Arms Wide Open: A Midwife’s Journey is a prequel to The Blue Cotton Gown by Patricia Harman. It tells the story of how she came to be a nurse-midwife in West Virginia. Patricia definitely took the road less traveled and did not set out to be a nurse or a midwife. It just seemed to present itself in her life through experiences and opportunities.
Full disclosure, I did not like this book as much as I liked her first book The Blue Cotton Gown. Because in Arms Wide Open: A Midwife’s Journey Patricia does not tell as many stories about the women she has encountered throughout her career. Instead, she focuses mainly on her own story. Focusing a lot on her time living sustainably in Minnesota and in a commune in West Virginia before she and her husband Tom started their private practice.
I enjoyed reading about someone who lived the counter culture in the 1960s and protested the Vietnam War, while at the same time trying to live sustainably. Not many people were this forward thinking back then. Or even now. And how that journey can be hard and feel overwhelming. I suppose rarely do you know you are truly changing the world, until after the change has happened. During the change, in the thick of it, you don’t know if it is working or not. You just know you are going through it.
“I used to think I had the answers, knew how to make the world better. All we had to do was start a revolution. Now I feel so confused and I guess I don’t think we can overcome…I get it now. It doesn’t matter if we overcome, we just have to take it, step by step, and keep our eyes on the prize.”
You never really know the moment you overcome. We just have to keep going. On this revolution, I have been overwhelmed and destroyed for years. And I often wonder will ever I get to come out the other side and see the fruits of my labor? It is hard. And I don’t know or have all the answers. I don’t even know much of anything most days. But I do know that everyday we are accumulating an advantage. The more days we go on and the more people we reach, the more of an advantage we have. Some battles are won in a day. But wars take longer. I remind myself today is a battle, but what really matters is the war. And wars take longer. They take patience and strategy. One foot in front of the other, day by day, doing the systems of processes that we have found to work. This is how we accumulate an advantage and win the war. Some people just live at war and never get to see the times of peace that are the fruits of their labor. I hope to not be one of those people. But I understand that may be my fate.

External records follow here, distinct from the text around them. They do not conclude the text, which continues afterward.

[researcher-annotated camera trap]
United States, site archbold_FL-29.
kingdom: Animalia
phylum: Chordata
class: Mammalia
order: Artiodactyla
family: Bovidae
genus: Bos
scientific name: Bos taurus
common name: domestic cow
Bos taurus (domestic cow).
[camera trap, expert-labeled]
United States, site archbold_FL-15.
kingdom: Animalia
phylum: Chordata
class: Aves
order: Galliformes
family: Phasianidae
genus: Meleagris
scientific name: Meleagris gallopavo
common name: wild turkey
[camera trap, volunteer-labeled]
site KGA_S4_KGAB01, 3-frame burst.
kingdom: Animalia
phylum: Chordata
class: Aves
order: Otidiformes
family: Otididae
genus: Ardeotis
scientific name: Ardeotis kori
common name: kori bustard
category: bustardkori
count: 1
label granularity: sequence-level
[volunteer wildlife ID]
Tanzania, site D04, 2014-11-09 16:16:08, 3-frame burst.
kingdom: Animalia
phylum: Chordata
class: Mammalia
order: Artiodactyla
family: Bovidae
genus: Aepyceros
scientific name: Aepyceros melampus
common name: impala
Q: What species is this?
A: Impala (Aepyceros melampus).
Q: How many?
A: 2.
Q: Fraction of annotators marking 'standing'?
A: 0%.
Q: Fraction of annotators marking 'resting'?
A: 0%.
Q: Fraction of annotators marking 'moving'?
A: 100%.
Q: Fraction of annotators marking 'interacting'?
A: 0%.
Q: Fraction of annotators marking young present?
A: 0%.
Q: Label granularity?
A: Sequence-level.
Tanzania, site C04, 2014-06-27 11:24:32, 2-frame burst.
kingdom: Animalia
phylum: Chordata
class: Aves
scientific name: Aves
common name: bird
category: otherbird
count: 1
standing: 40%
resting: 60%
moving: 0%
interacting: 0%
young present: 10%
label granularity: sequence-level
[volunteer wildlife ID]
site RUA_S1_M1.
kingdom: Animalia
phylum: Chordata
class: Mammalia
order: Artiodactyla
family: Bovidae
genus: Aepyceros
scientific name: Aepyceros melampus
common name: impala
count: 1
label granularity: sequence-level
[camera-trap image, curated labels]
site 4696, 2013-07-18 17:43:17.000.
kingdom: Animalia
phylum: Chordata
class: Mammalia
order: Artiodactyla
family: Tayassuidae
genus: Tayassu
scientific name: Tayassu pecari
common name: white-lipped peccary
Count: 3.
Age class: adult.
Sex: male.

“Do not give up hope. In these difficult times the sun still rises, there is light on the water, and the full moon shines, once a month, in the dark sky.”
Many people throughout history have fought for the freedom we have today. And none of their lives look the same. And most of them never got the freedoms we have today. So, maybe we should be more grateful for the freedoms we do have. Because we have more freedom than ever before in a lot of ways. And many people who came before us have died in the effort to get us those freedoms. We need to be grateful for what we do have, before we will get more. If we aren’t grateful we won’t remember to work for more day by day, little by little. It will seem futile. Unless we remember that is the way it has always been done.
Patricia Harman is a great writer and very relatable. We all have difficulties in life. And we all question the journey because we don’t know if we are doing it right until the end. And who is to say what is right and what is wrong for you? Life is a choose your own adventure. Patricia definitely adventured.
I recommend both The Blue Cotton Gown and Arms Wide Open: A Midwife’s Journey.